Extract provided
********

Fifty-one faculty members urged administrators in a petition Tuesday to negotiate a fair process of recognition for GESO members and workers at Yale-New Haven Hospital.

The petition, which includes the signatures of seven department or program chairmen, asks University officials to “openly discuss a fair and appropriate process for measuring the support of graduate students and hospital workers for unionization.” The petition comes more than a month after some members of the Graduate Employees and Students Organization and unionized hospital workers joined members of Yale’s two largest unions, locals 34 and 35, in a five-day walkout.

Yale President Richard Levin declined to comment on the petition.

American studies and women’s and gender studies professor Laura Wexler said she signed the petition in the fall but still feels that GESO members and hospital workers deserve the opportunity to discuss a process of recognition with the Yale administration.

“I just wish they could talk to each other and get the situation resolved,” she said.

********

Given information
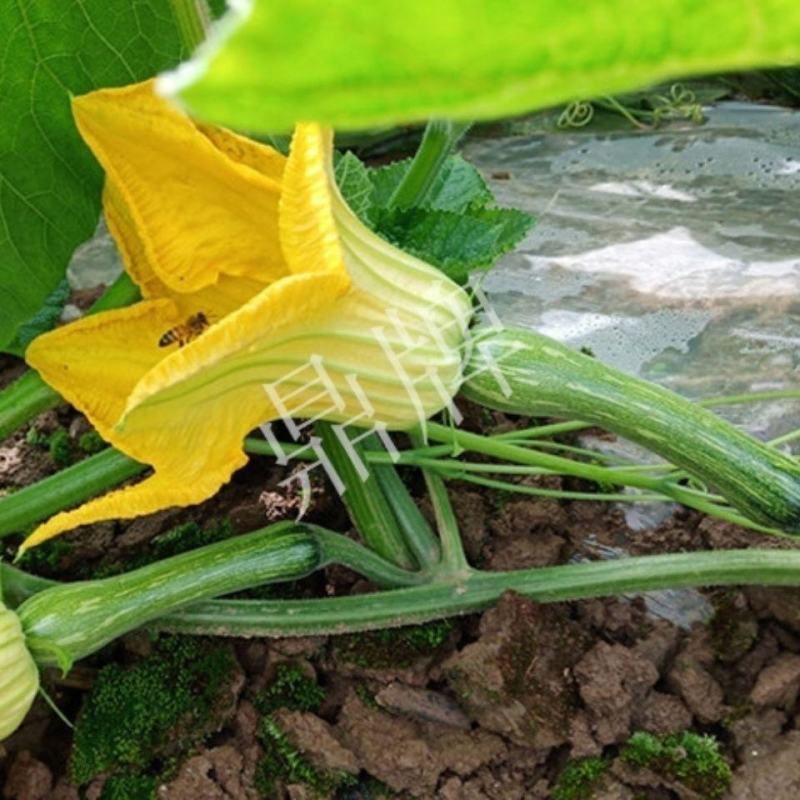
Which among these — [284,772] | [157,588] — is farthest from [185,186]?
[284,772]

********

Exercise brief
Copy out the full article on the faculty petition for GESO and hospital worker recognition, word for word. This material has no connection to the article.

Task result
Fifty-one faculty members urged administrators in a petition Tuesday to negotiate a fair process of recognition for GESO members and workers at Yale-New Haven Hospital.

The petition, which includes the signatures of seven department or program chairmen, asks University officials to “openly discuss a fair and appropriate process for measuring the support of graduate students and hospital workers for unionization.” The petition comes more than a month after some members of the Graduate Employees and Students Organization and unionized hospital workers joined members of Yale’s two largest unions, locals 34 and 35, in a five-day walkout.

Yale President Richard Levin declined to comment on the petition.

American studies and women’s and gender studies professor Laura Wexler said she signed the petition in the fall but still feels that GESO members and hospital workers deserve the opportunity to discuss a process of recognition with the Yale administration.

“I just wish they could talk to each other and get the situation resolved,” she said.